_Exercise text:_
--------------------------------------------------

Why Sleep is So Important and How to Get More of It
If your diet and exercise are on point but you still don’t feel or look the way you want, then perhaps poor sleep may be to blame.
Below are some ways for you to identify if your sleep habits aren’t working and what you can do to make quality sleep a priority.
5 signs your sleep habits aren’t working for you:
- Your mind is foggy.
What we experience and learn gets cemented to memory while we sleep. Interference with this process causes:
- Reduced alertness and concentration
- Impaired judgement
- You’re getting sick a lot
When we don’t sleep enough, T-cells go down and inflammation goes up, resulting in:
- Increased vulnerability to viruses and bacteria
- Acute increase in risk of getting sick
- Increased risk of heart disease and other inflammation-related illnesses
- Your workouts feel too hard
Our body uses sleep as an opportunity to refresh neurotransmitter levels and remove energy-draining metabolites.
Otherwise we experience:
- Decreased central nervous system activity
- Slower reaction time
- Low energy and endurance capacity
- Depressed mood
- Reduced desire to exercise
- You’re unhappy
While we sleep, we produce fresh neurotransmitters and regulate hormone production.
Interference here causes:
- Impaired regulation of emotions
- Heightened stress
- Low mood
- Possible increase in risk of depression
- You’re struggling with your weight
Poor sleep is linked to excess body fat, as it can:
- Disrupt appetite regulation
- Cause you to feel hungrier
- Lead to an increase in calorie intake
Also, excess body fat can reduce sleep quality.

--------------------------------------------------

_The data:_
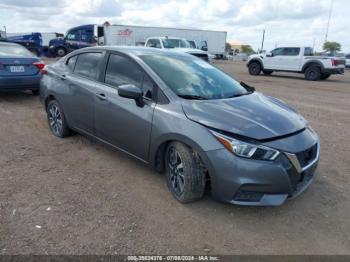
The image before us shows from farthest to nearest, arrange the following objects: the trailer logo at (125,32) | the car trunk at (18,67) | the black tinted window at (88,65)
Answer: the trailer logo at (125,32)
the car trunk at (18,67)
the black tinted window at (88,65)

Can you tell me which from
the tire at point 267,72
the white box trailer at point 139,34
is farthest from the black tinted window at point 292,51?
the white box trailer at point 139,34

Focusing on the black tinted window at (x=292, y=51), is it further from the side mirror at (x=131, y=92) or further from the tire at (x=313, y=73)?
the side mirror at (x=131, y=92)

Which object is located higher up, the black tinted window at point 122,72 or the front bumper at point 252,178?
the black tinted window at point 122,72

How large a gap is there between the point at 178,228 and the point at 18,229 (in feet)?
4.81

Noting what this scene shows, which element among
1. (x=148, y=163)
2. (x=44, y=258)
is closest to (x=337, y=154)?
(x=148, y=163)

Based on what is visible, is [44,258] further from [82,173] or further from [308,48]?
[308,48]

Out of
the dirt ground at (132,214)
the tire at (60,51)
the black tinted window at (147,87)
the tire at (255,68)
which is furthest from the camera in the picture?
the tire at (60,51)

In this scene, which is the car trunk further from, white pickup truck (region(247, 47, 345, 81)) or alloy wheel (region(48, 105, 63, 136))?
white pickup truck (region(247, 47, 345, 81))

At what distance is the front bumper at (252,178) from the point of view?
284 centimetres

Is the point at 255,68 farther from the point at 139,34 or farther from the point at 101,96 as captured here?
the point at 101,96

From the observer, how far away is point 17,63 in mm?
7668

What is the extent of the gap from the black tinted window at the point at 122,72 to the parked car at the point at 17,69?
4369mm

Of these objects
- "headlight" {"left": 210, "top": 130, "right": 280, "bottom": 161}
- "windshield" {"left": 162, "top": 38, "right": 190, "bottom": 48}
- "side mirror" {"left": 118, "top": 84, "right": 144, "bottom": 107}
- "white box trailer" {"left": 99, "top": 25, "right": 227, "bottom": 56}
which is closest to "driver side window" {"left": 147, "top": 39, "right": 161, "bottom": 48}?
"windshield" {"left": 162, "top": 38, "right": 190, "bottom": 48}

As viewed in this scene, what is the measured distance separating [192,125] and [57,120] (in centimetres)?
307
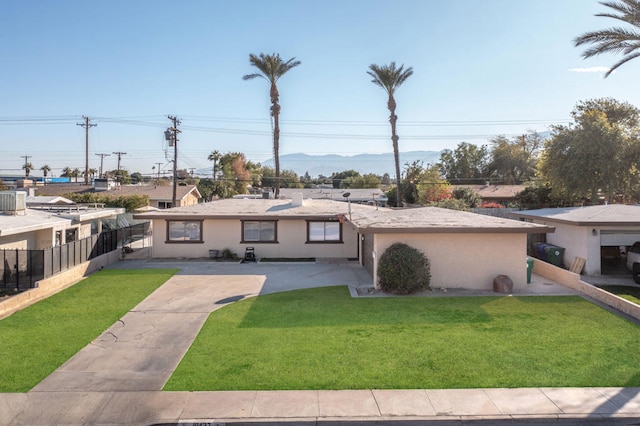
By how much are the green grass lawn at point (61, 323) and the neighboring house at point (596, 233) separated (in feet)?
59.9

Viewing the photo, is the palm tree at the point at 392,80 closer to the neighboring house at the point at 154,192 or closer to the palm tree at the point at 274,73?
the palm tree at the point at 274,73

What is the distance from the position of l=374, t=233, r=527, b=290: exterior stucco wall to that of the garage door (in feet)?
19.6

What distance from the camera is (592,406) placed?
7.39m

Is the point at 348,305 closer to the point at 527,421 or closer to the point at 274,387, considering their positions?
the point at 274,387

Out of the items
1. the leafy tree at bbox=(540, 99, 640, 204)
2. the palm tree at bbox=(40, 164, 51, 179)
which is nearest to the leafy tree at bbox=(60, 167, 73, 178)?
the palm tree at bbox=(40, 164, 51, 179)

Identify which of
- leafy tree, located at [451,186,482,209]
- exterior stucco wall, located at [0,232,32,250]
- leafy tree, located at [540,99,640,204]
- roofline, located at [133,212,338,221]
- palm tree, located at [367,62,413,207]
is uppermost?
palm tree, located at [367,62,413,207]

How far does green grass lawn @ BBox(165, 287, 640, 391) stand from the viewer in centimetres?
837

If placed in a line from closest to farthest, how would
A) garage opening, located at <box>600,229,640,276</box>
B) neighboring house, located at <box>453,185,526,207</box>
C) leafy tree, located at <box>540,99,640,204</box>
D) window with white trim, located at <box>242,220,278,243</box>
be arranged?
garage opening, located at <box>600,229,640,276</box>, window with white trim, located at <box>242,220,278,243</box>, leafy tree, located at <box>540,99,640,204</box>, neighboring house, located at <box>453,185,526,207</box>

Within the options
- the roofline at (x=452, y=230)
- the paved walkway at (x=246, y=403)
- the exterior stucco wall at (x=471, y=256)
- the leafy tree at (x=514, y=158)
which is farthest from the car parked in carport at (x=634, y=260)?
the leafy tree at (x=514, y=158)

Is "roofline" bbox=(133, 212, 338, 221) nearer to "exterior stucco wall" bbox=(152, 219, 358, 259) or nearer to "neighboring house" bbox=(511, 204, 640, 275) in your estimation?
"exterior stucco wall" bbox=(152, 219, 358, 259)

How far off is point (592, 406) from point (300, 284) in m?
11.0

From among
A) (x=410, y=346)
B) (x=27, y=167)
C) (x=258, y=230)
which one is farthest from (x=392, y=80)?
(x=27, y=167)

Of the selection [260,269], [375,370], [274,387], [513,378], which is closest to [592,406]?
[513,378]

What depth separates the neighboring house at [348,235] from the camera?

--------------------------------------------------

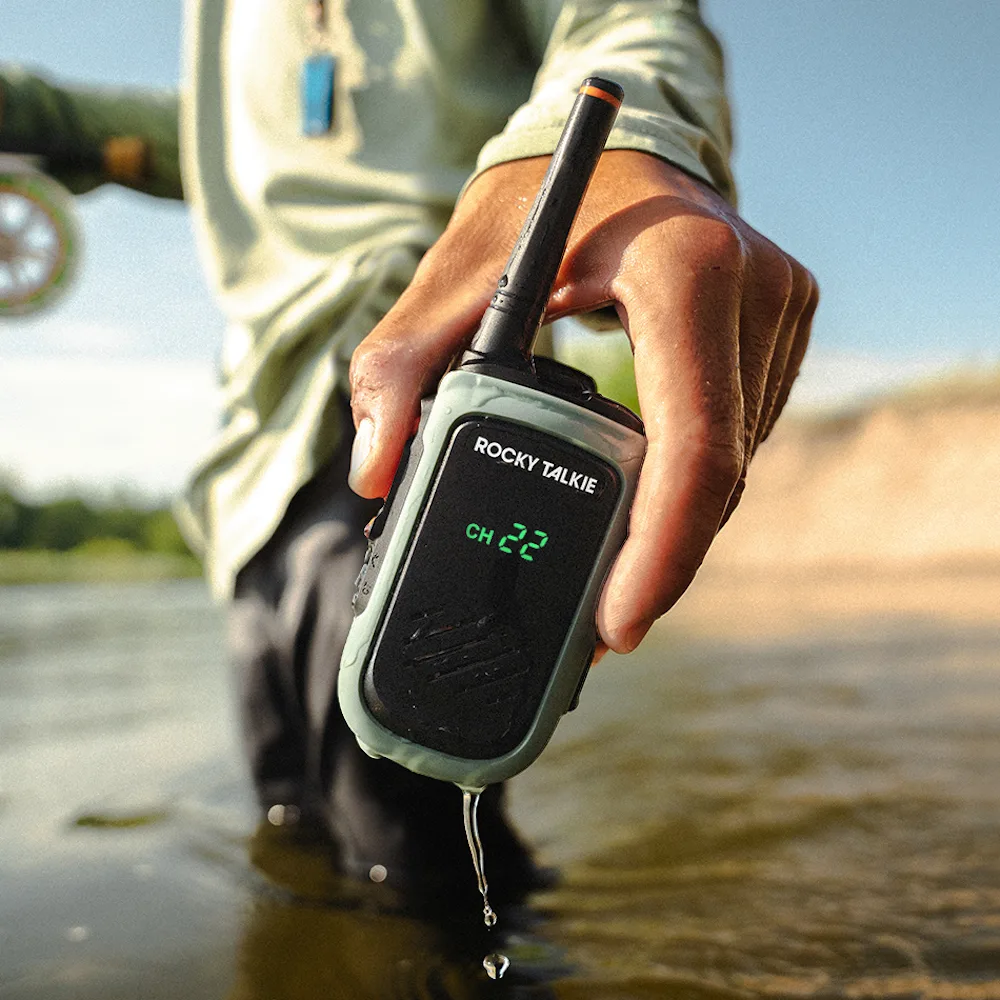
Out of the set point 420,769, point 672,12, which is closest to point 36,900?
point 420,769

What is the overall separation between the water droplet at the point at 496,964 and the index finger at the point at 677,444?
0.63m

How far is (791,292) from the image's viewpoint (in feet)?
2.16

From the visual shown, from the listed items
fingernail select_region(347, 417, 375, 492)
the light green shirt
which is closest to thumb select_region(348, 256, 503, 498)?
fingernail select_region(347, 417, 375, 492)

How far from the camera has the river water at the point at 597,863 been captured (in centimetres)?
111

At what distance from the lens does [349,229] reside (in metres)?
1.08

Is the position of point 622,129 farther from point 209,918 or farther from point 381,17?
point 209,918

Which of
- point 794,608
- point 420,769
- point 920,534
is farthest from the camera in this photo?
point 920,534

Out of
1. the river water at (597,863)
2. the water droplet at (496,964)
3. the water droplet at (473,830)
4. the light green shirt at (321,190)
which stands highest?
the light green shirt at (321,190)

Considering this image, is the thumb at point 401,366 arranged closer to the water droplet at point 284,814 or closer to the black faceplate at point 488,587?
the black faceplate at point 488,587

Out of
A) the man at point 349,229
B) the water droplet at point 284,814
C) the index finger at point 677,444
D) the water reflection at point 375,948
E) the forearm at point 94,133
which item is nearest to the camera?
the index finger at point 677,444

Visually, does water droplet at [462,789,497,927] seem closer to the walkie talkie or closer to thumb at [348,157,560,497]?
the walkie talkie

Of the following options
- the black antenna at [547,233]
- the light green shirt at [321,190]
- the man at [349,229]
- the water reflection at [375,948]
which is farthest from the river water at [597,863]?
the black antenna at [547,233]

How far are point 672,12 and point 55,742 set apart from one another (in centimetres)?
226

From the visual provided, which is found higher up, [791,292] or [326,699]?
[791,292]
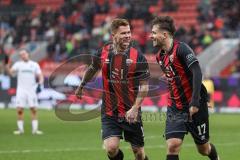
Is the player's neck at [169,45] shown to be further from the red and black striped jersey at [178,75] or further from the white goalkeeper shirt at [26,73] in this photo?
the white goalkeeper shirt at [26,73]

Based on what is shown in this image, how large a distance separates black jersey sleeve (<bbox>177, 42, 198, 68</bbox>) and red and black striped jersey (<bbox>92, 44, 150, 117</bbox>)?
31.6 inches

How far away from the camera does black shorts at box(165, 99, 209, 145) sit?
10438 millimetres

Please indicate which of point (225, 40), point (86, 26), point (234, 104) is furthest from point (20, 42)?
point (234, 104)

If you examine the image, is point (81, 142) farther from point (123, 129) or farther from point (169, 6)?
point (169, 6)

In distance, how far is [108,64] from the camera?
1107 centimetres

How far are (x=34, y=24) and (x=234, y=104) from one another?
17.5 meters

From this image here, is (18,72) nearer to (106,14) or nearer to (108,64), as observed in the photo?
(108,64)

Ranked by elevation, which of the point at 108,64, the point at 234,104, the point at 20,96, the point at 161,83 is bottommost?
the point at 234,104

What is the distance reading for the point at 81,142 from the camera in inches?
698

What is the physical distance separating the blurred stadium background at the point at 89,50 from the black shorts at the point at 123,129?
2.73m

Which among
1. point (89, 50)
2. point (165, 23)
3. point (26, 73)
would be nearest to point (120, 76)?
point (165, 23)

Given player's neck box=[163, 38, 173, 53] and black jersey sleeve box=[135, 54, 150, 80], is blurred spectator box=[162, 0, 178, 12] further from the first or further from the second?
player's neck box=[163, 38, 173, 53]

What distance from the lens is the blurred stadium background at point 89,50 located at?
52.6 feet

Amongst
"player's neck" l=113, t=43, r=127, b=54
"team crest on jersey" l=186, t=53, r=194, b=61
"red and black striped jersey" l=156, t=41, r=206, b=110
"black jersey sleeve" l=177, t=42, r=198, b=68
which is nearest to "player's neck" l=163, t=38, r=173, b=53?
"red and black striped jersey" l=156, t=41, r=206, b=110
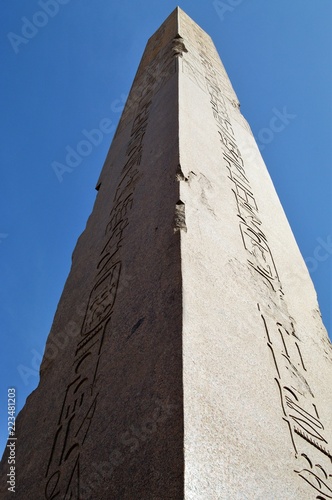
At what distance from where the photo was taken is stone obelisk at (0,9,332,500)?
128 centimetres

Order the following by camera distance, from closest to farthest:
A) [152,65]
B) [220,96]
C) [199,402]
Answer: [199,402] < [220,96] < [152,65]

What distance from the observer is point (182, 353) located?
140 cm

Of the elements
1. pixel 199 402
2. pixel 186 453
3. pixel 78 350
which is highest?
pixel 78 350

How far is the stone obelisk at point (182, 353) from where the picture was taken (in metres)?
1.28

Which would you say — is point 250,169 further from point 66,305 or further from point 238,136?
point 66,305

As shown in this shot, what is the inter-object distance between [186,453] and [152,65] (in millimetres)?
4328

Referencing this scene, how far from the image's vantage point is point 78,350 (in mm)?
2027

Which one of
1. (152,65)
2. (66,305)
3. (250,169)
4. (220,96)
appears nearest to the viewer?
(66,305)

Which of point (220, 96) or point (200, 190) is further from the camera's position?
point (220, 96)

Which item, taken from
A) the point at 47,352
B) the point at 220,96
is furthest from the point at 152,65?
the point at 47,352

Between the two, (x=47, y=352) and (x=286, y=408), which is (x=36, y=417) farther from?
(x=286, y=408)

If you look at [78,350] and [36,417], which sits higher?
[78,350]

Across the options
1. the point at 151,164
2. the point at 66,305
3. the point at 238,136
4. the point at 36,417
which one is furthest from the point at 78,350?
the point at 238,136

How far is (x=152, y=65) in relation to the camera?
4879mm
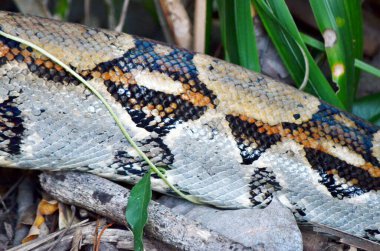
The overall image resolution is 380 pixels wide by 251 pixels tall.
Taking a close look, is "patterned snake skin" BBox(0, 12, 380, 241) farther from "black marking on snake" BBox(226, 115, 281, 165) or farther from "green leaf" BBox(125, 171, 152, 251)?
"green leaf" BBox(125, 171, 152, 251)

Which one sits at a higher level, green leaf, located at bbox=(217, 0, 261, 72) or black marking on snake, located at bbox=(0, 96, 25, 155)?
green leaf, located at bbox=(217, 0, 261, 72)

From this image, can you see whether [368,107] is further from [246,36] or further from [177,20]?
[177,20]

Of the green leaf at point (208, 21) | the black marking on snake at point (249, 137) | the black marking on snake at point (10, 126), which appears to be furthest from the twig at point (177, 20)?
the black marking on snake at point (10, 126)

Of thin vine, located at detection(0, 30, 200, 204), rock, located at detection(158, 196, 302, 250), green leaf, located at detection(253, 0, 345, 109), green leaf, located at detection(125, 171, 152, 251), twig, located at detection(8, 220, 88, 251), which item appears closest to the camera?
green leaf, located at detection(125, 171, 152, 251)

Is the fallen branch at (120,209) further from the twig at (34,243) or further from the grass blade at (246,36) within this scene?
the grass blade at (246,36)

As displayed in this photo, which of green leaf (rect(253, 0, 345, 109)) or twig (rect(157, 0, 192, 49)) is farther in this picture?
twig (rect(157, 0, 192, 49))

--------------------------------------------------

_Tasks to perform:_
1: In the text on sleep, what happens to T-cells and inflammation when we don't sleep enough?
2: Extend the text on sleep, picking up right after its final sentence.
The lines between the sleep text and this point come from a different source.

_Answers by item number:_
1: T-cells go down and inflammation goes up.

2:
Preparing for a good night’s sleep
As odd as it sounds, your path to high-quality sleep begins in the morning.
Wake at the right time
Ensuring you wake up at the same time each day (even on the weekends) will help keep your circadian rhythm in balance.
Get moving right away
Movement seems to speed the waking process, whereas hitting snooze increases sleep inertia. When it’s time to wake, sit up and put your feet on the floor.
Find the sun
Light exposure sets your daily melatonin (sleep hormone) rhythm. This increases wakefulness during the day and helps your body gear down at bedtime.
Be careful of alcohol and caffeine
Consuming caffeine within 6 hours of bedtime and having more than 1-2 alcoholic drinks in the evening interferes with deep sleep (even if it doesn’t seem to).
Regular exercise helps normalise your body’s 24-hour clock, regulate your fight-or-flight system, and optimise your hormone levels.
However, be careful with very intense exercise later in the evening. It may make it harder to fall asleep.
Eat a small to medium dinner
Too much food can make it harder to fall asleep. A blend of minimally processed protein, carbs and fat can help keep you satisfied until morning.
Plus, having some slow-digesting starchy carbs can help to make you feel sleepy.
Drinking too much liquid shortly before bed can results in frequent waking for bathroom trips.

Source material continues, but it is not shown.